» The task: Go to the line holding "Sale apartment Villeneuve" in the data below and repeat it exactly, then each line after it up to and including the one holding "Les 4 niveaux". Omit pictures.
######
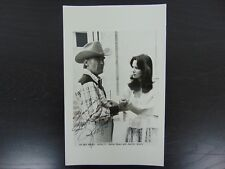 """Charlies Angel"" Jaclyn Smith Hand Signed 5X8 Promo Photo W/ Todd Mueller COA"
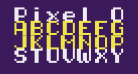 Pixel Operator Mono HB 8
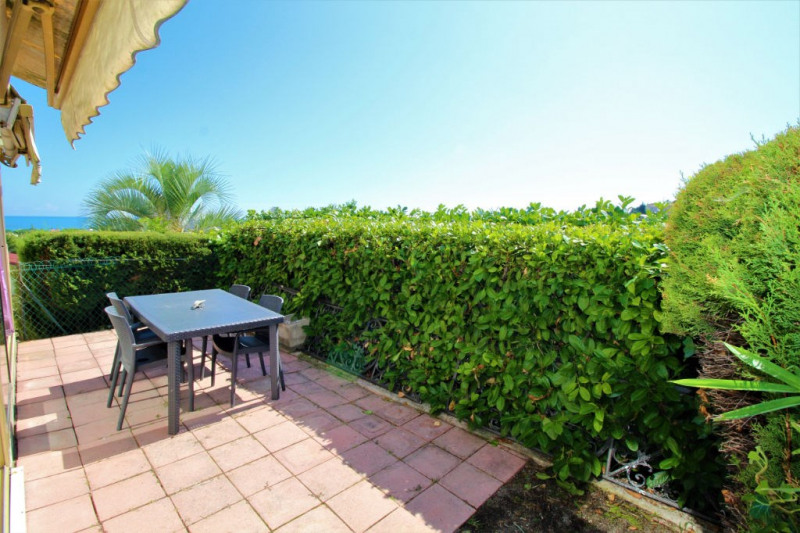 Sale apartment Villeneuve loubet 235 000€ - Picture 8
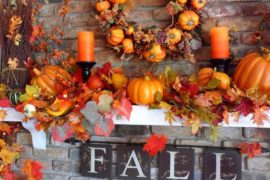 Gorgeous Fall Mantel Decor Display Ideas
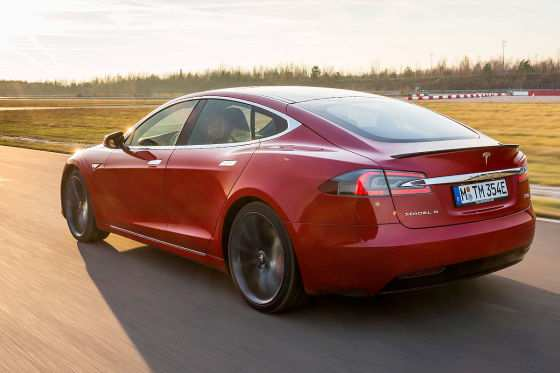 53 All New 2019 Tesla Model S Review
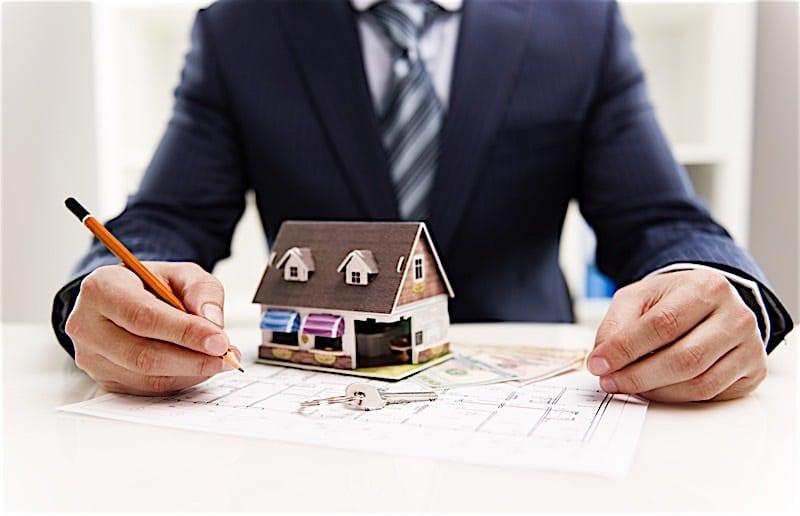 Les 4 niveaux de progression de l'investisseur immobilier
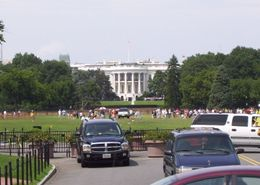 Photo of Washington DC Washington DC Hop-on Hop-off Trolley Tour White House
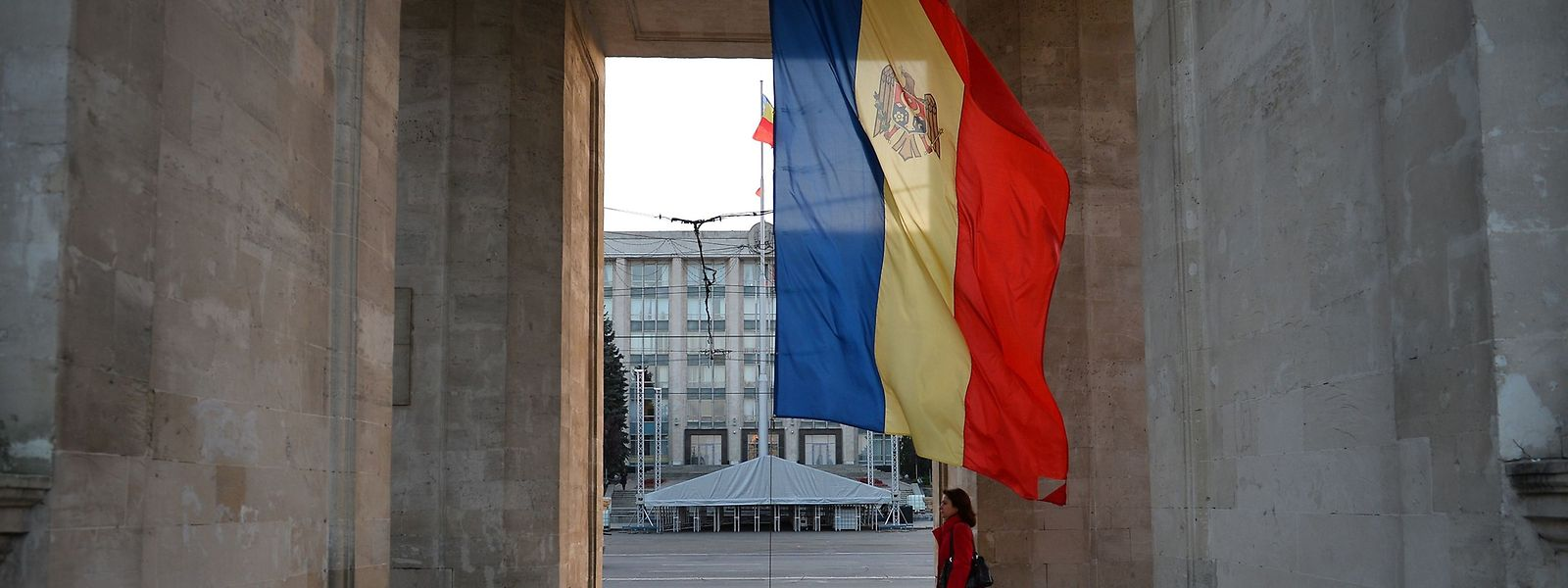 Moldau mit seinen 3,5 Millionen Einwohnern liegt zwischen der Ukraine und Rumänien im politischen Spannungsfeld zwischen Russland und der EU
######
» Result:
 Sale apartment Villeneuve loubet 235 000€ - Picture 8
 Gorgeous Fall Mantel Decor Display Ideas
 53 All New 2019 Tesla Model S Review
 Les 4 niveaux de progression de l'investisseur immobilier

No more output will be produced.